6. Data-ecosystem memberships are the norm
- Data is often siloed, even within organizations.
- While data-sharing arrangements with external partners and competitors are increasing, they are still uncommon and often limited.
- Large, complex organizations use data-sharing platforms to facilitate collaboration on data-driven projects, both within and between organizations.
- Data-driven companies actively participate in a data economy that facilitates the pooling of data to create more valuable insights for all members.
- Data marketplaces enable the exchange, sharing, and supplementation of data, ultimately empowering companies to build truly unique and proprietary data products and gain insights from them.
- Altogether, barriers to the exchange and combining of data are greatly reduced, bringing together various data sources in such a way that the value generated is much greater than the sum of its parts.
7. Data management is prioritized and automated for privacy, security, and resiliency
- Data security and privacy are often viewed as compliance issues, driven by nascent regulatory data-protection mandates and consumers beginning to realize how much of their information is collected and used.
- Data-security and -privacy protections are often either insufficient or monolithic, rather than tailored to individual data sets.
- Providing employees with secure data access is a highly manual process, making it error prone and lengthy.

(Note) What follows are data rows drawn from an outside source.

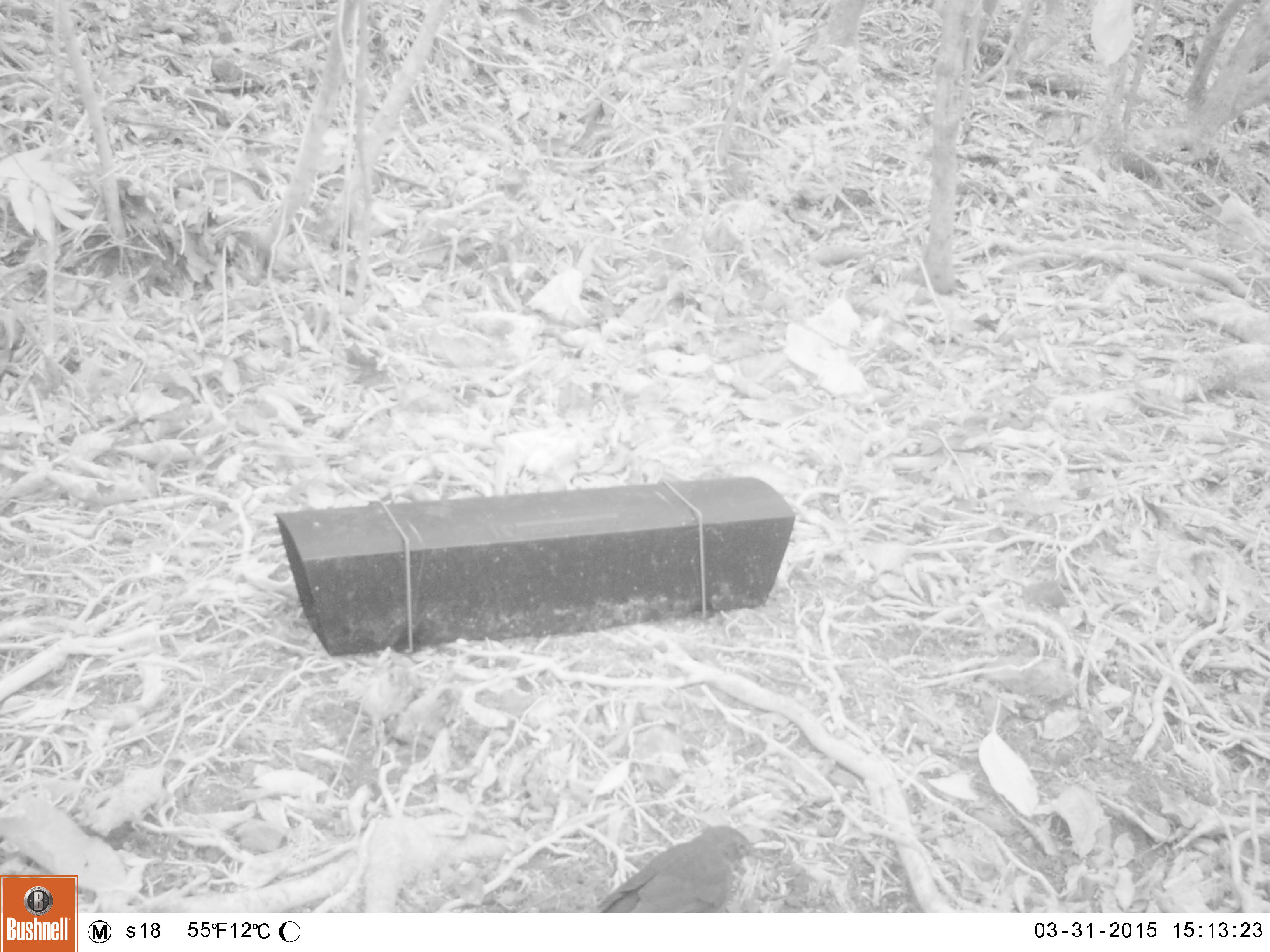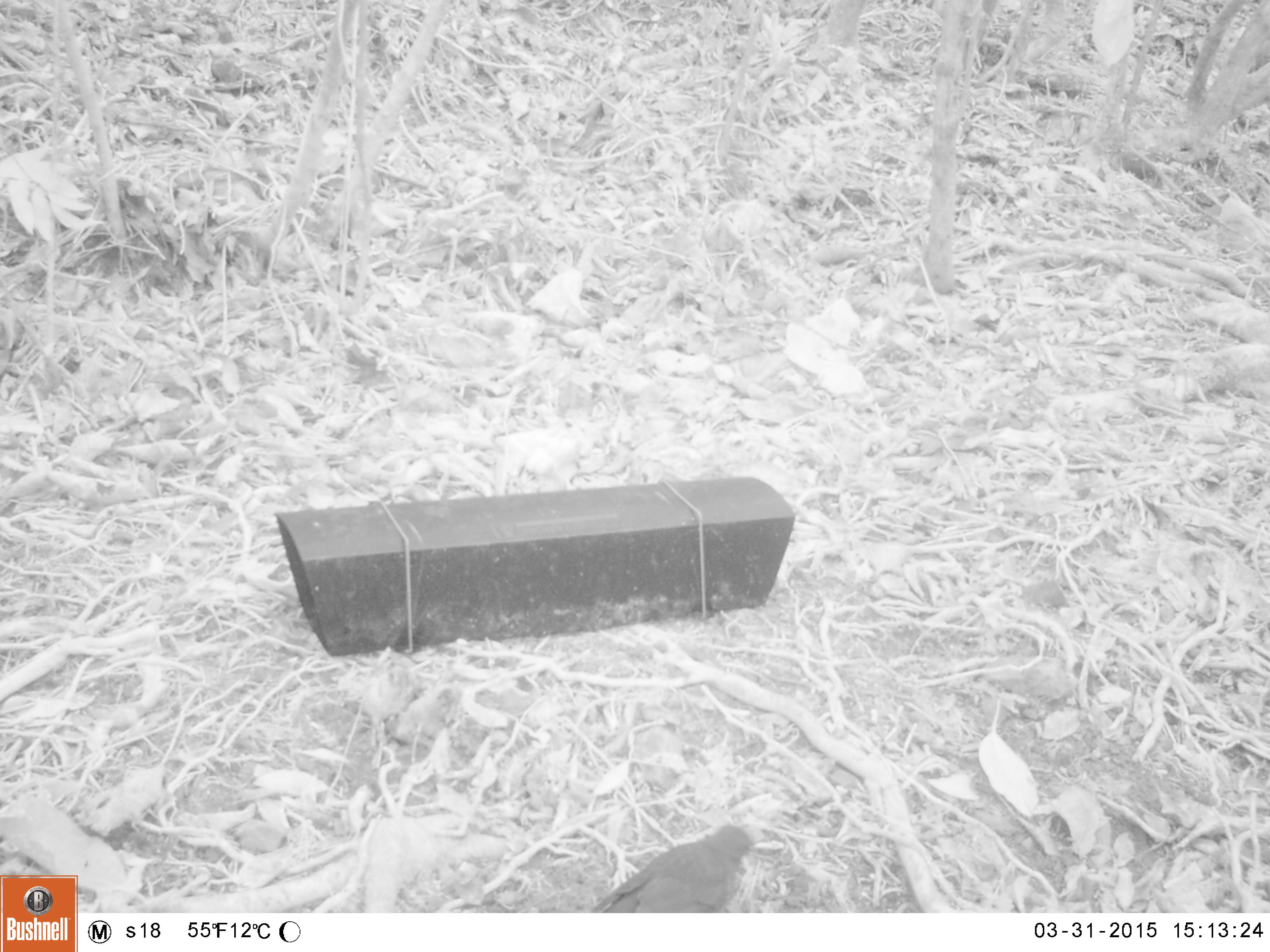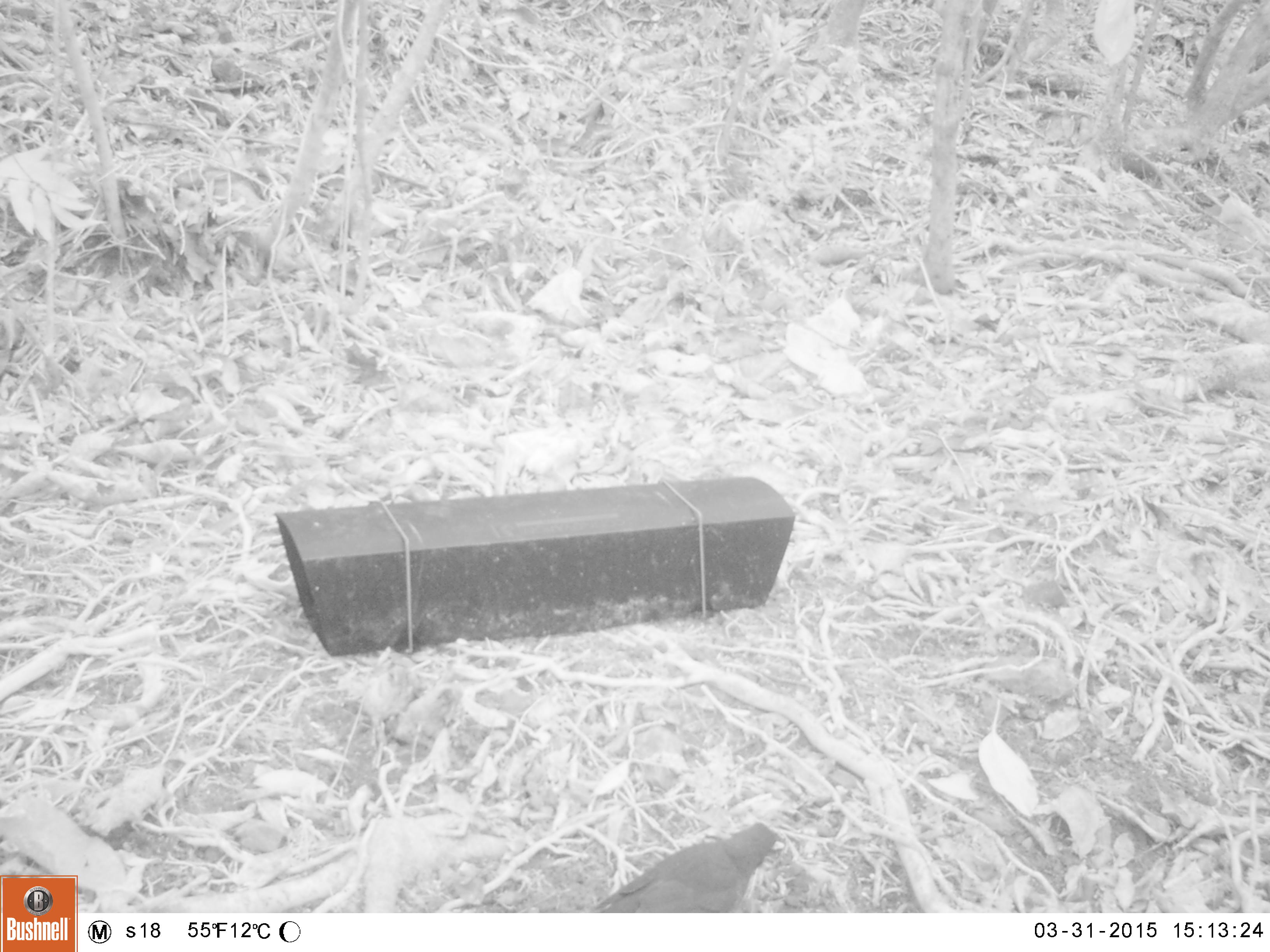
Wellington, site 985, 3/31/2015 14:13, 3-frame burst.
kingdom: Animalia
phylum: Chordata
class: Aves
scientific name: Aves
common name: bird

- Manual data-resiliency processes make it difficult to recover data quickly and fully, creating risks for lengthy data outages that affect employee productivity.
- Organizational mindsets have fully shifted toward treating data privacy, ethics, and security as areas of required competency, driven by evolving regulatory expectations such as the Virginia Consumer Data Protection Act (VCDPA), General Data Protection Regulation (GDPR), and California Consumer Privacy Act (CCPA); increasing consumer awareness of their data rights; and the increasingly high stakes of security incidents.
- Self-service provisioning portals manage and automate data provisioning using predefined “scripts” to safely and securely provide users with access to data in near real time, greatly improving user productivity.
- Automated, near-constant backup procedures ensure data resiliency; faster recovery procedures rapidly establish and recover the “last good copy” of data in minutes rather than days or weeks, thus minimizing risks when technological glitches occur.
- AI tools become available to more effectively manage data — for example, by automating the identification, correction, and remediation of data-quality issues.
- Altogether, these efforts enable organizations to build greater trust in both the data and how it’s managed, ultimately accelerating adoption of new data-driven services.